While doctors have seemingly embraced both document management and mobility, one study suggests that the technology may not be able to keep up with their innovation. The medical industry may need more advancement from Apple’s iPads before the full benefits of ECM and workflow can be fully utilized remotely. A survey by Spyglass Consulting Group said that while 80% of doctors see the popular tablet as having a promising future in healthcare, they are skeptical that it’s ready for prime time right now. Managing director of the company Gregg Malkary said that “significant software innovation” is needed to help the iPad and other tablets become more integrated within the medical industry.
“What we do know right now is we have leading-edge hardware; we need leading-edge software to complement it,” Gregg Malkary, managing director of Spyglass Consulting Group, said to eWeek. He added that there needs to be gesture-based computing, natural language speech recognition, unified communications and video conferencing.
Other statistics from the survey
Ninety-eight percent of physicians in the survey said they have adopted mobile computing devices to support workflow in both their personal and professional life. These doctors said low costs, ease of use, apps and location-based services were big factors into why the decided to go with the mobile technology.
Even so, Malkary said there needs to be more there.
“As soon as you ask how it’s used in the clinical setting, [doctors] say, ‘Well, we’re not quite right there,’” said Malkary, according to eWeek. “They need to be optimized to run on that platform, and right now, they’re forced to use remote access tools like Citrix or other desktop virtualization tools.”

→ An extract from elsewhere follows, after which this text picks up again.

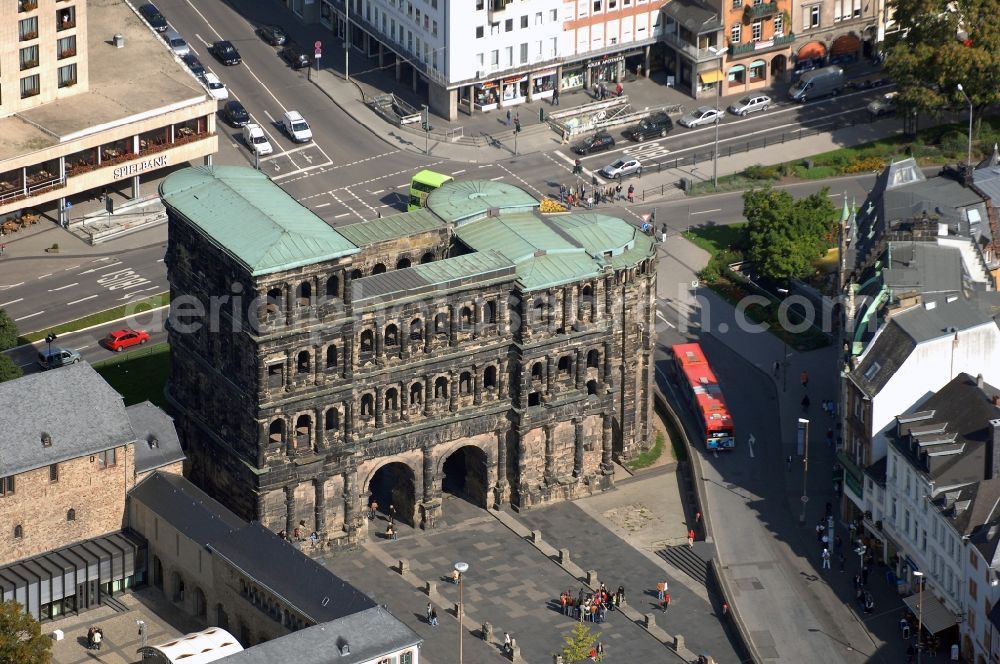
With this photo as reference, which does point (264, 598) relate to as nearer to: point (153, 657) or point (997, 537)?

The survey also found that 75 percent of hospital staff was reluctant or unwilling to support mobile devices due to security and reliability issues, even though many workflow solutions provide greater security and controls than traditional paper storage or computer systems. About 83 percent said their desktops were still the main point from where they were able to access information. With a mobile document management system, these doctors would be able to access information from anywhere with smartphones and tablets.
A survey from June 2010 shows that most doctors use smartphones for the purpose of workflow, business and personal life. About 94 percent of doctors said they used mobile devices for this purpose, which Spyglass said was up from 59 percent in 2006.

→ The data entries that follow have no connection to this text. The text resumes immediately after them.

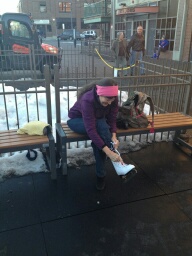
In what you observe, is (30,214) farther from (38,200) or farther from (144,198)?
(144,198)

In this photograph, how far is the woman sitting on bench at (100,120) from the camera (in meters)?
2.92

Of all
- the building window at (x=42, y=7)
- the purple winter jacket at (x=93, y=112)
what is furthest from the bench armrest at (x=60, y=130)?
the building window at (x=42, y=7)

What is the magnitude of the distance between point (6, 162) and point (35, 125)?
74 cm

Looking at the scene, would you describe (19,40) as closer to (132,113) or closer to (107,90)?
(132,113)

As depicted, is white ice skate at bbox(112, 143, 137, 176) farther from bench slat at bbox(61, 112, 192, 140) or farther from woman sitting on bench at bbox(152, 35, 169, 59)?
woman sitting on bench at bbox(152, 35, 169, 59)

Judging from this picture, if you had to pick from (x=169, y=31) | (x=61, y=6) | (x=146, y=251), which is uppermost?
(x=61, y=6)

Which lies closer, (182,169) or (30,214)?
(30,214)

“Physician smartphone adoption is occurring more rapidly than with members of the general public,” Malkary said. “Physicians are showing a clear preference for using the Apple iPhone (44 percent) over the RIM BlackBerry (25 percent).”
Adding new pieces of technology for doctors, such as workflow software and document management programs could help move the technology forward in the medical field. The key is to make sure the ECM solution is ready to go mobile, can integrate with existing systems and provides granular security and controls.